Work task =
Below are lines of records; copy exactly those from the one containing "Домашние фонтаны" through the one containing "New Bathroom Ceramic", leaving the pictures behind.

--- Input records ---

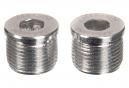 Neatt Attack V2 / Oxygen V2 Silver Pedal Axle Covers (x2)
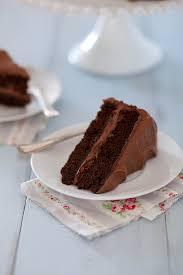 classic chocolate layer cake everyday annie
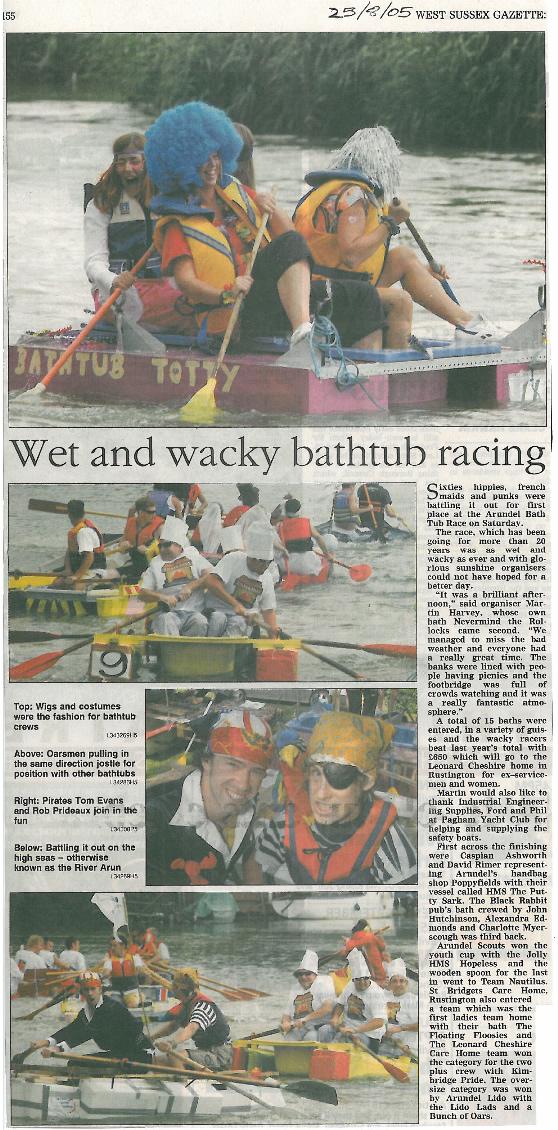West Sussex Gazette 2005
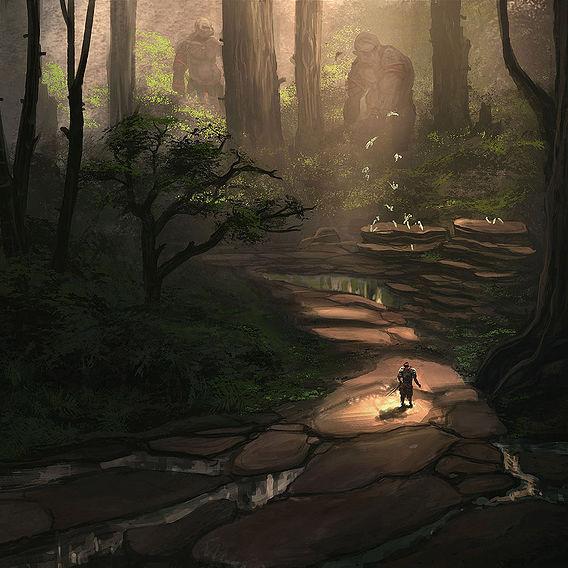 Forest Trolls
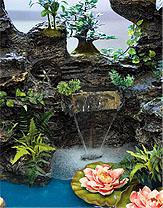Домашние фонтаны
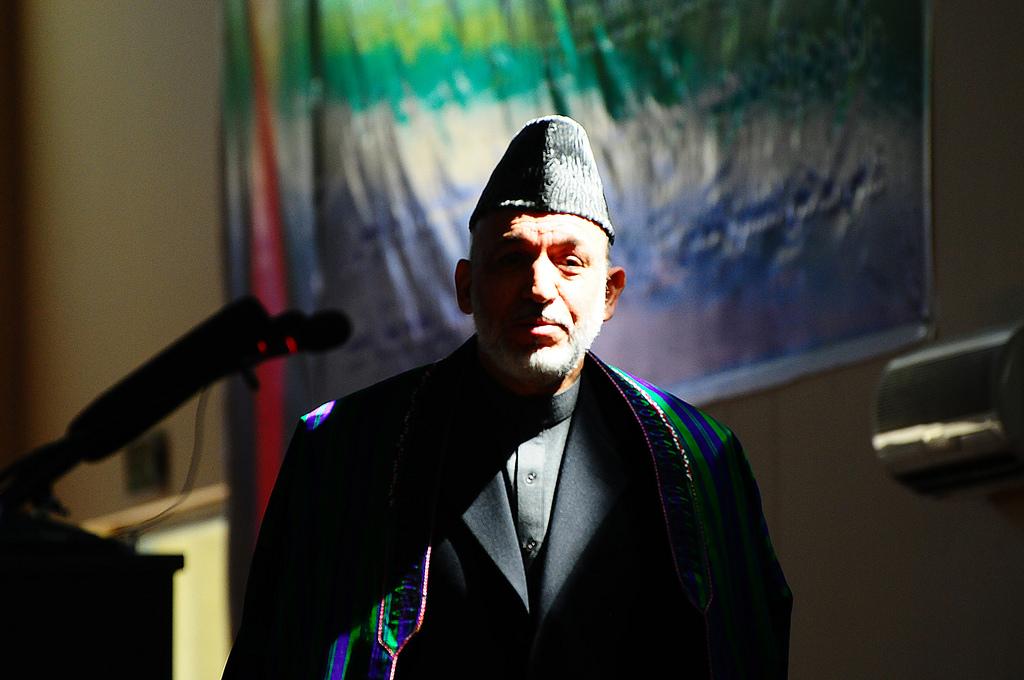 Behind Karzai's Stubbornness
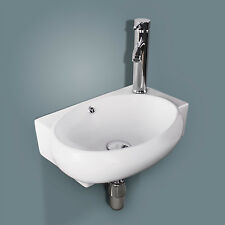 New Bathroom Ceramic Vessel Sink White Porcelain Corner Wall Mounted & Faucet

---
--- Input records ---

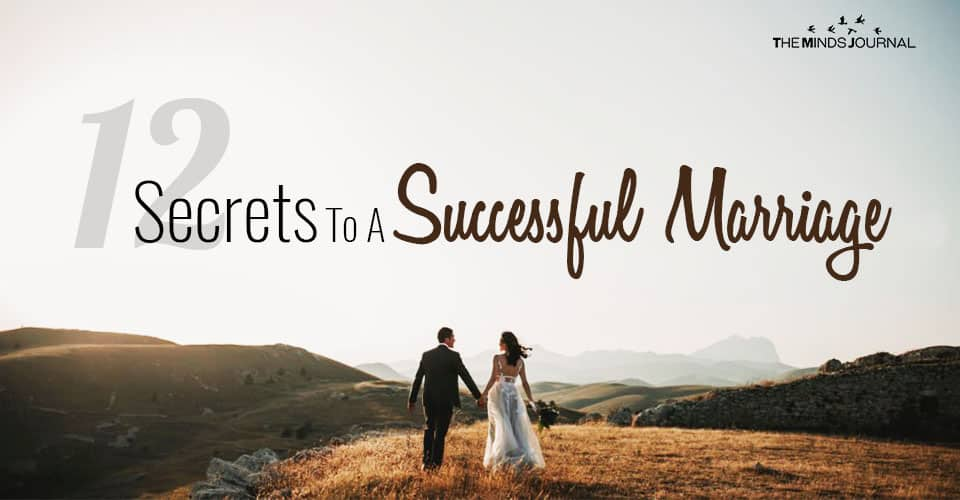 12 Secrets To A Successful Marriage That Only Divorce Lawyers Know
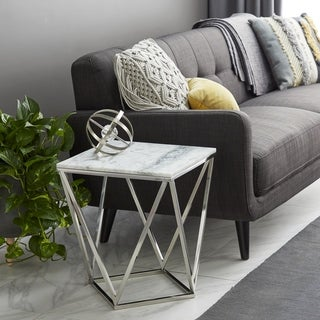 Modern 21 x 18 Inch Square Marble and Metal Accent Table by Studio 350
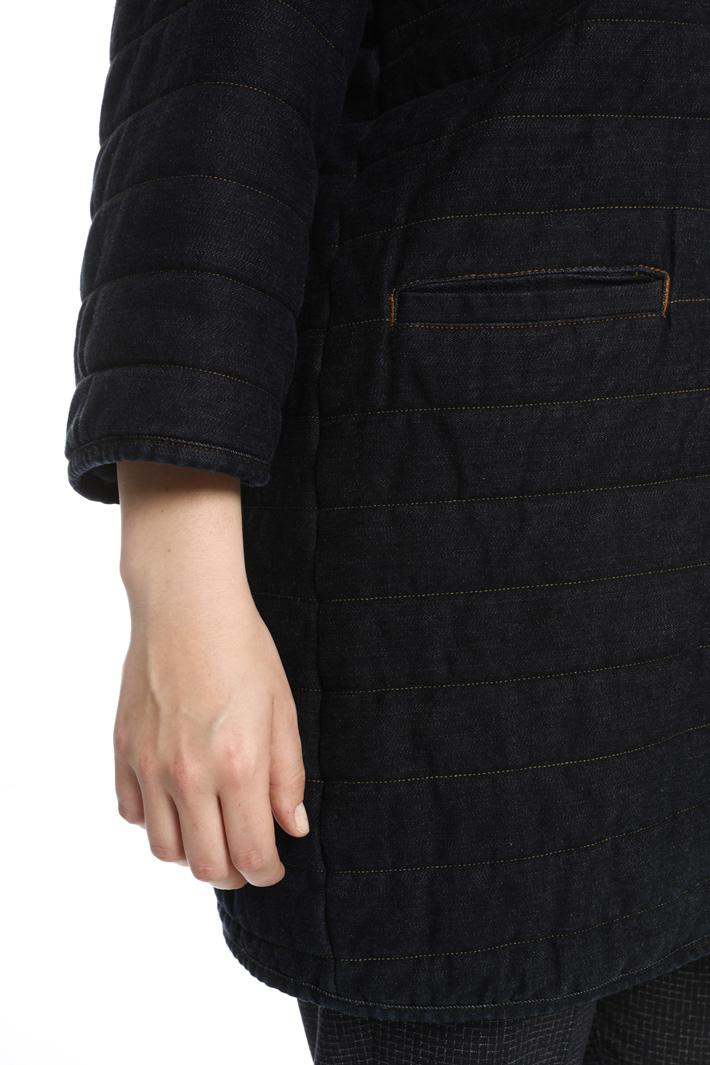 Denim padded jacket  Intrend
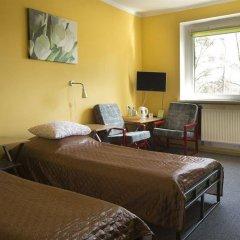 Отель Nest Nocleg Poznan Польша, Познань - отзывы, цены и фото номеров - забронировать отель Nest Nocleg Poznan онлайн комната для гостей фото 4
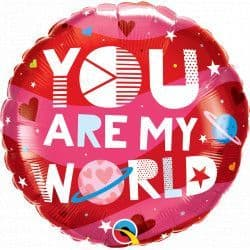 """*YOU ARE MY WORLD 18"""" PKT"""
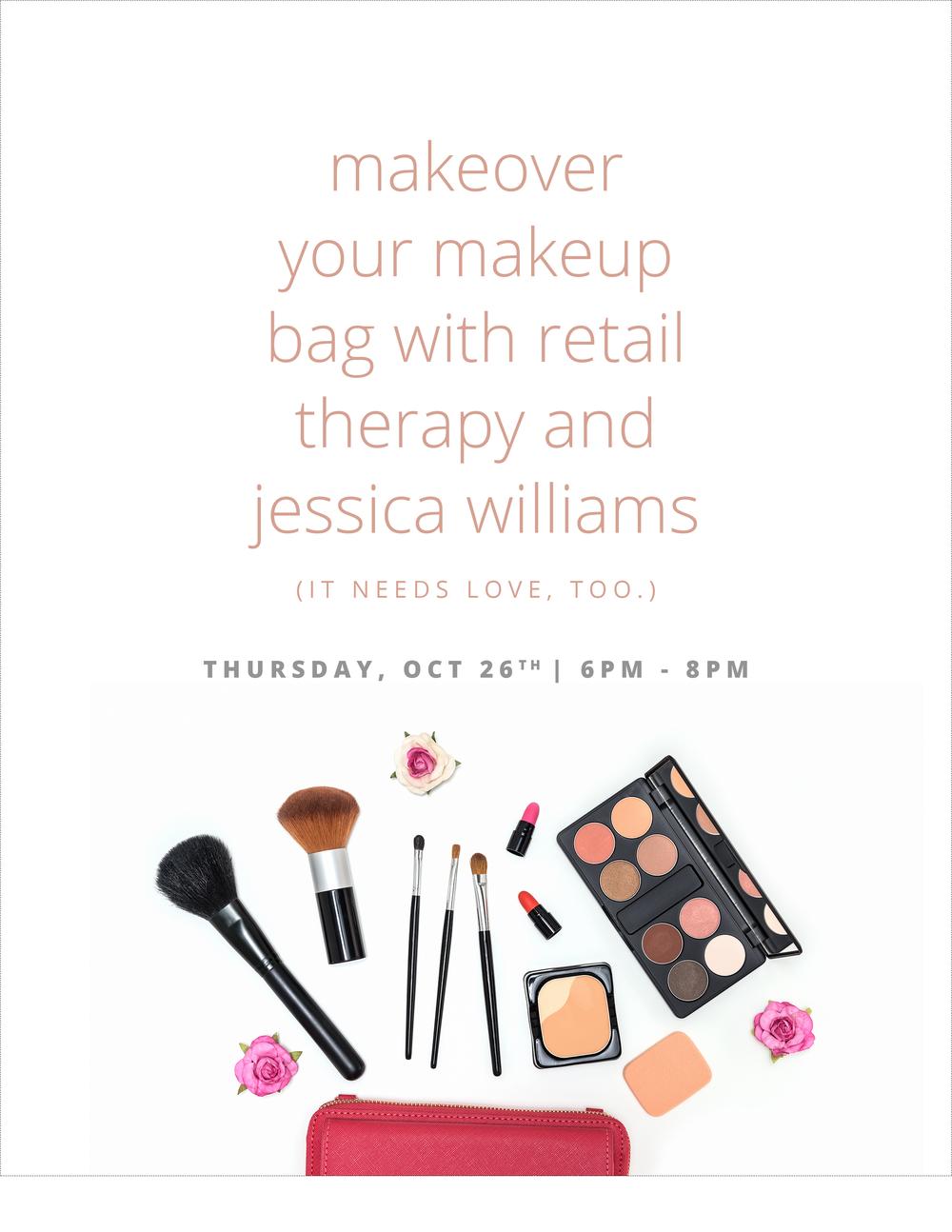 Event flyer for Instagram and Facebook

---
--- Input records ---

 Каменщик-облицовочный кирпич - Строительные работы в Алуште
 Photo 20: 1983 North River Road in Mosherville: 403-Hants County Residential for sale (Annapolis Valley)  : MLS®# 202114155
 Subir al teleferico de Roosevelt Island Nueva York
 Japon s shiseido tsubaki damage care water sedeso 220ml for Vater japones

---

Exercise answer =
Домашние фонтаны
 Behind Karzai's Stubbornness
 New Bathroom Ceramic Vessel Sink White Porcelain Corner Wall Mounted & Faucet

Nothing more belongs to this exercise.